When reflecting on the final day of competition, I realized the truth of McLain’s words. There were very few rounds that showcased the best skill set of horse and rider, in sync to produce a clear round in an effortless manner. That, to me, is what show jumping is all about. The final round, as mentioned, resulted in no clear rounds. Comparing these results to the Finals in Lyon last year, there were four double clear rounds and a total of 155 faults from the final round. Factoring away the four clear rounds in Lyon, the average number of faults comes to an estimate of 9.6. This is fairly similar to the mean results from Sunday’s final round, with the average rider incurring 10.5 faults, factoring out the one withdraw. Yet, if you go back and watch the rounds from Lyon, there’s a stark contrast between these two finals. In Lyon, the faults incurred were less the result of “hard faults” and awkward approaches, but rather light technical errors. It would be impossible to argue that the riding level of the riders within the competition has changed drastically since last year, as we saw many repeat faces from Lyon to Las Vegas, as well as a field of 18 Olympians. Riders from the highest of skill level felt pushed too far.

I have the utmost respect for the course designer this week, as his passion and talent for course designing is recognized by all. However we must also listen to what the riders have to say, and take steps to produce a platform that allows for the top competitors to shine on their way to victory. As McLain concluded, “This week’s designer was a great rider and has been a top designer but just as we as riders and trainers must reflect on the jobs we do and our own performance so must course designers to create a test that not only challenges the best but also produced great and fair sport.”

McLain ended his Facebook post with a heartfelt congratulations to Steve Geurdat. His post was quickly re-shared hundreds of times, and received thousands of “likes” and comments of agreements from other top riders, including three-time World Cup Champion Rodrigo Pessoa and fellow 2015 World Cup finalist, Kristen Coe.


Dressage Surprises: Favorite pair’s elimination was not the upset Americans were hoping for.

Steffen Peters & Legolas 92

Nobody was expecting a surprise in the results of the Reem Acra Dressage World Cup Finals. Charlotte Dujardin and Valegro made light work of heavy expectations by winning with a freestyle that scored almost 10 percentage points over that of runner-up Edward Gal and Glock’s Undercover N.O.P. Charlotte and Valegro, of Great Britain, are the reigning World Cup, European and Olympic champions, so their jaw-dropping performance and 94.196 score were in line with the outsize expectations everyone has for this pair.

Charlotte Dujardin & Valegro.

What did surprise everybody, in the most heartbreaking way, was the elimination of Steffen Peters and Legolas 92. This was due to a bit of blood detected on Legolas’ side when they exited the arena after a new freestyle that would have landed them in fourth place with an 80.35. FEI horse welfare rules dictate elimination in such cases and Steffen accepted it with the grace he’s demonstrated throughout his career.

He addressed the matter the day it happened on his Facebook page. “I’m truly sorry about my elimination from the 2015 World Cup Finals in Las Vegas.
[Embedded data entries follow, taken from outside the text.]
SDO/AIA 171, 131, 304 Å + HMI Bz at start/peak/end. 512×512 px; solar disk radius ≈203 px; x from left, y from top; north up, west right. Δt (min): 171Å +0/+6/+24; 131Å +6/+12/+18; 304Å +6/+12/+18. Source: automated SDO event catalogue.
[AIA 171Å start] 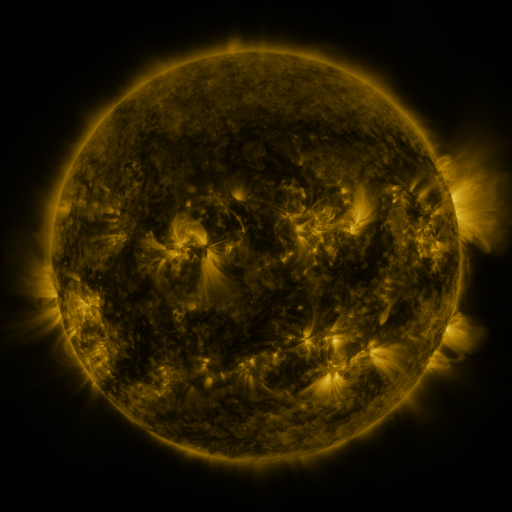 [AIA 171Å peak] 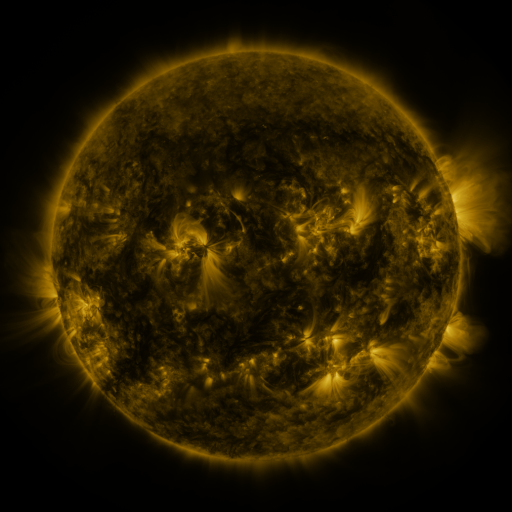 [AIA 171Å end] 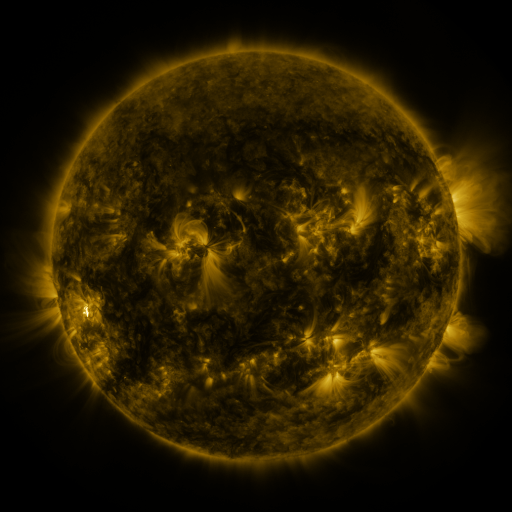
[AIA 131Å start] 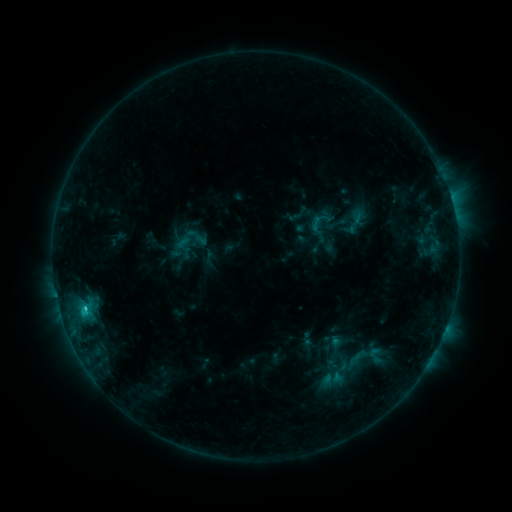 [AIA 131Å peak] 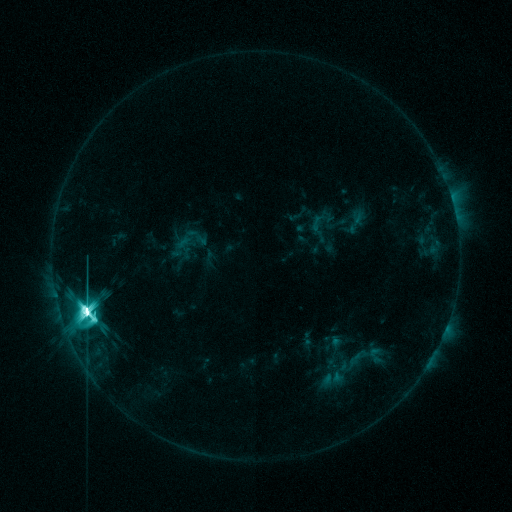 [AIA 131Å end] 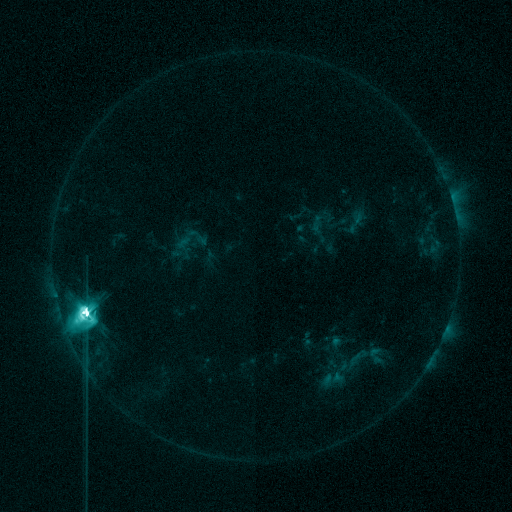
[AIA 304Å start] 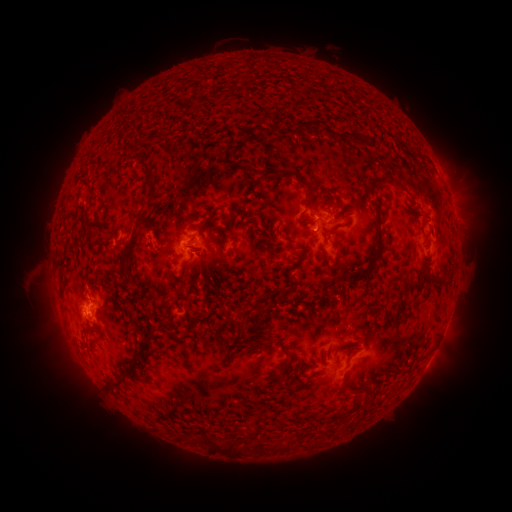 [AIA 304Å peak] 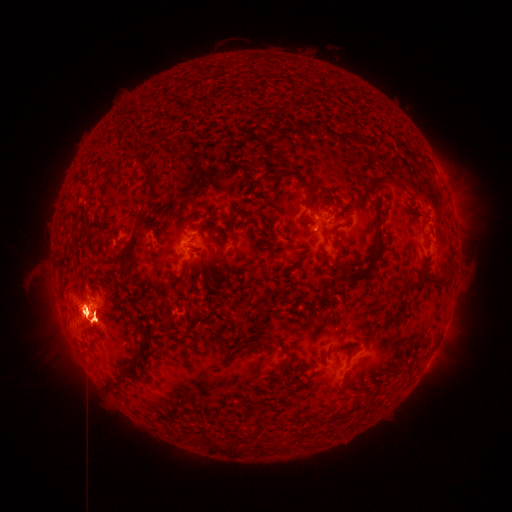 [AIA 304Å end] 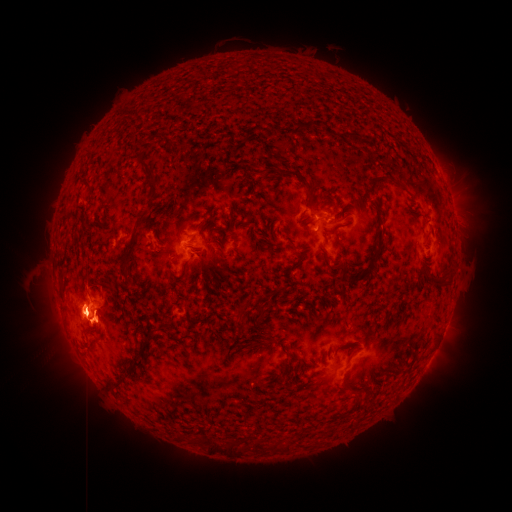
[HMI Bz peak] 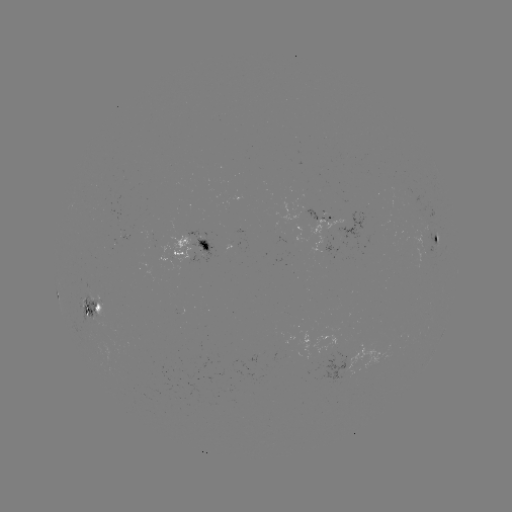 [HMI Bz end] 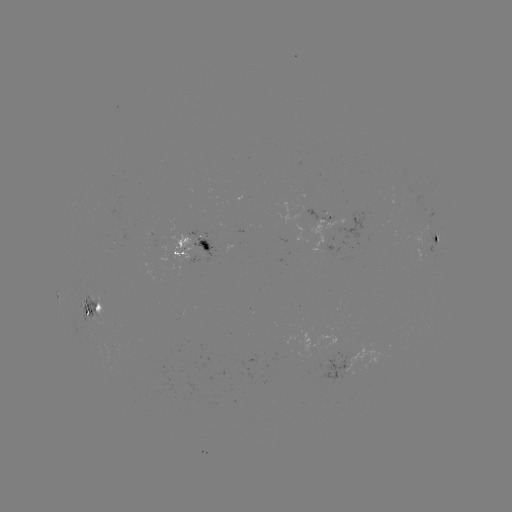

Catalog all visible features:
X1.8 flare: (87, 311)
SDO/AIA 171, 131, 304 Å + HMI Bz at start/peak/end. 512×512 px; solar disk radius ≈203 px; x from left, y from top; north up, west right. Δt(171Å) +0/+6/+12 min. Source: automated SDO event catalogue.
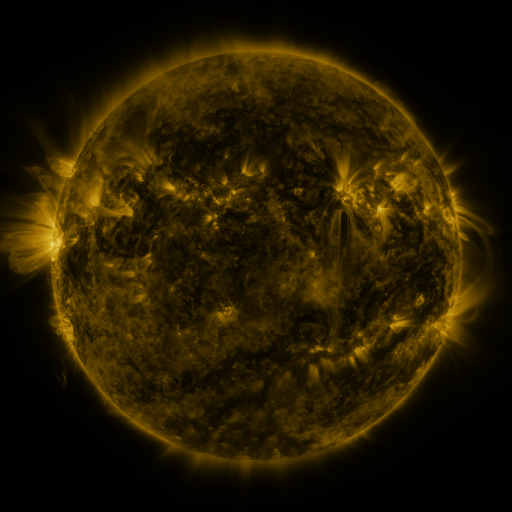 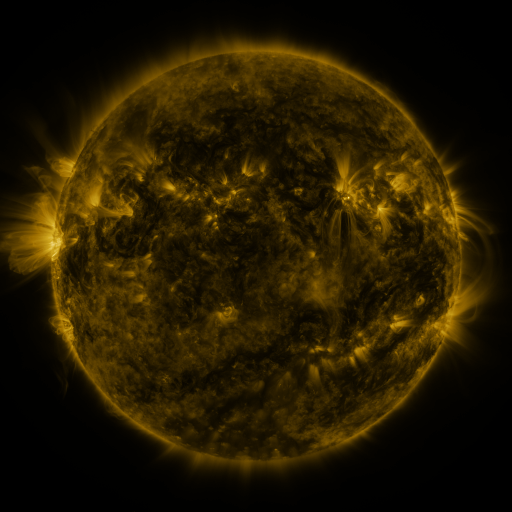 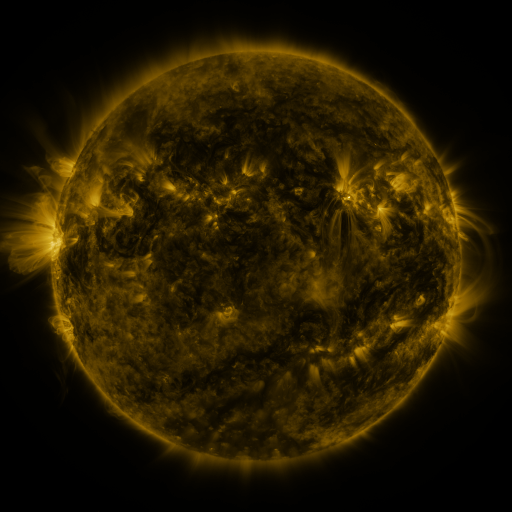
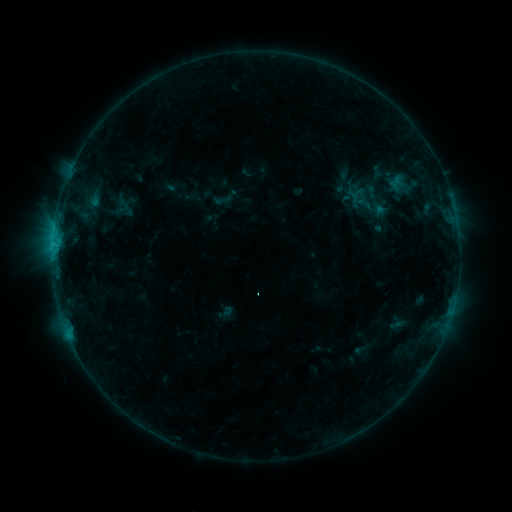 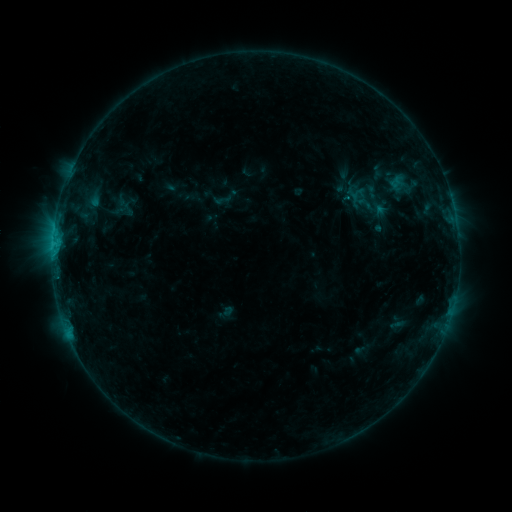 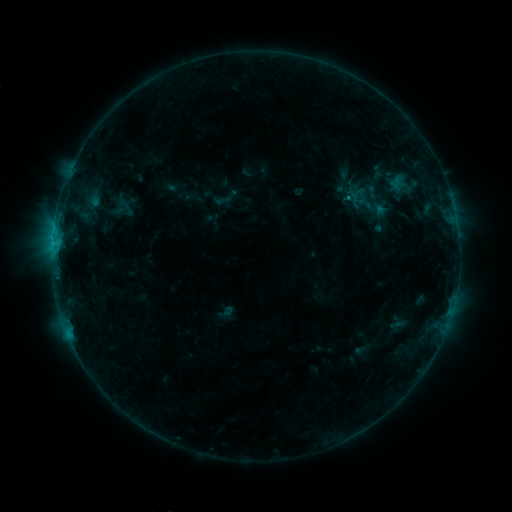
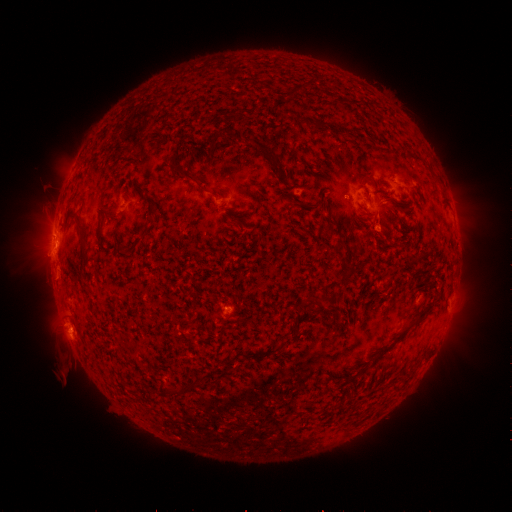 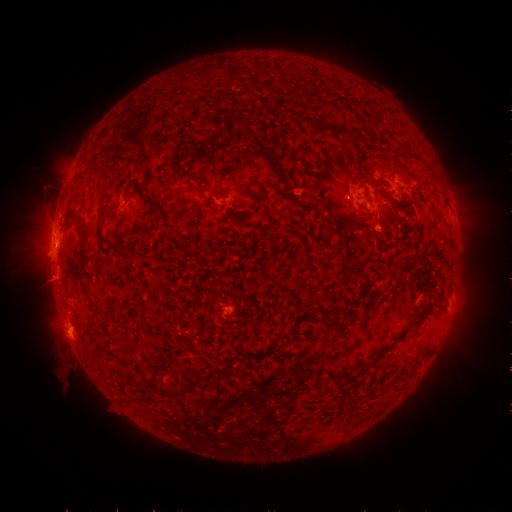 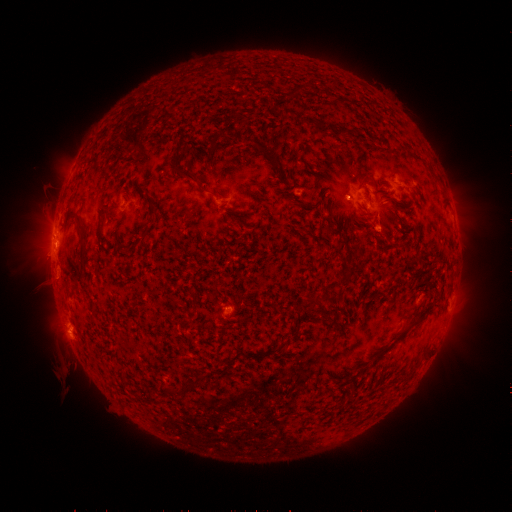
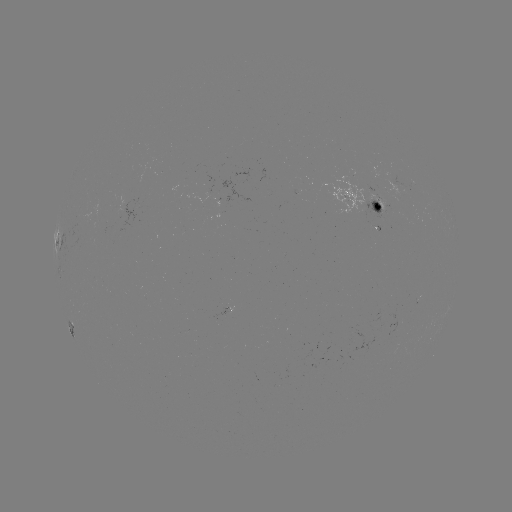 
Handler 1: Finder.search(C1.1 flare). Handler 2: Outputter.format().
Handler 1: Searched C1.1 flare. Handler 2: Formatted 348,198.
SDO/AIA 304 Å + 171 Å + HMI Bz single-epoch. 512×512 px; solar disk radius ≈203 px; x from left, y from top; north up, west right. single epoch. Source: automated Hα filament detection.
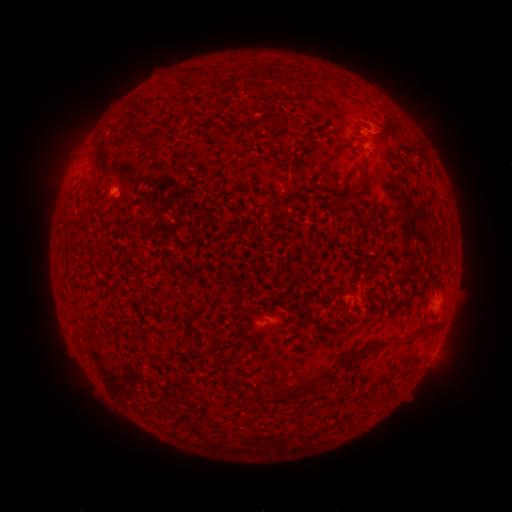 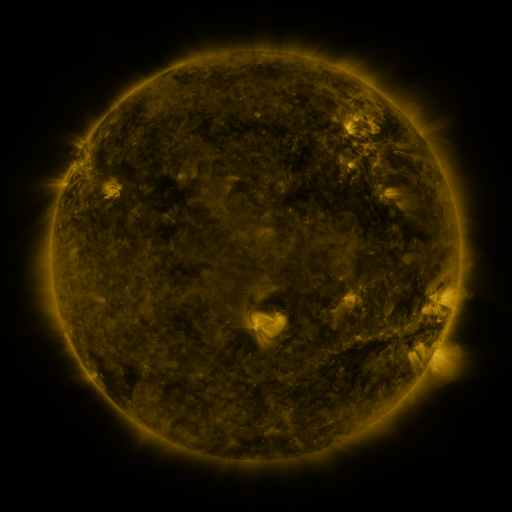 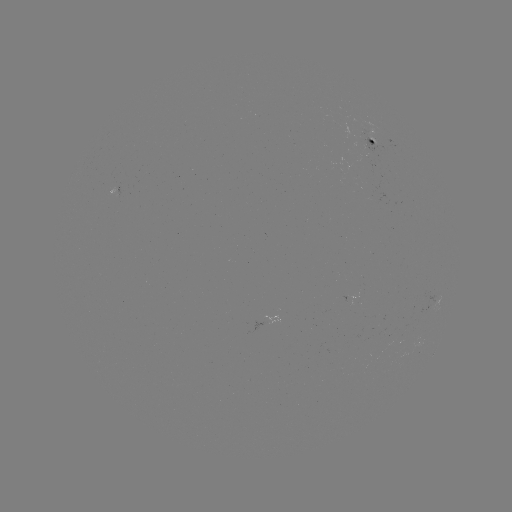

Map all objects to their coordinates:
filament: (202, 72)
filament: (134, 102)
filament: (278, 123)
filament: (252, 126)
filament: (133, 127)
filament: (227, 130)
filament: (298, 149)
filament: (368, 183)
filament: (435, 331)
filament: (411, 340)
filament: (397, 344)
filament: (370, 349)
filament: (344, 361)
filament: (313, 379)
I’m clearly responsible for this. There was absolutely no doubt that all FEI Stewards, Dr. Mike Tomlinson and the president of the ground Jury, Lilo Fore, made the correct decision. Legolas is a sensitive horse, because of this I ride with a dull rounded end spur without rowels. I cannot explain when it happened, and I feel terrible for Legolas. I feel guilty and extremely embarrassed, and apologize to Akiko and Jerry, (Legolas’ owners) our Federation and our friends and supporters. But still very proud of Legolas who did a wonderful job in the Grand Prix and in the Freestyle.”

Behind Charlotte and Edward, Jessica von Bredow-Werndl of Germany and Unee BB finished third with an 80.464 score. America’s second pair, Laura Graves and Verdades, of Florida, wound up a super respectable fourth with a 79.124.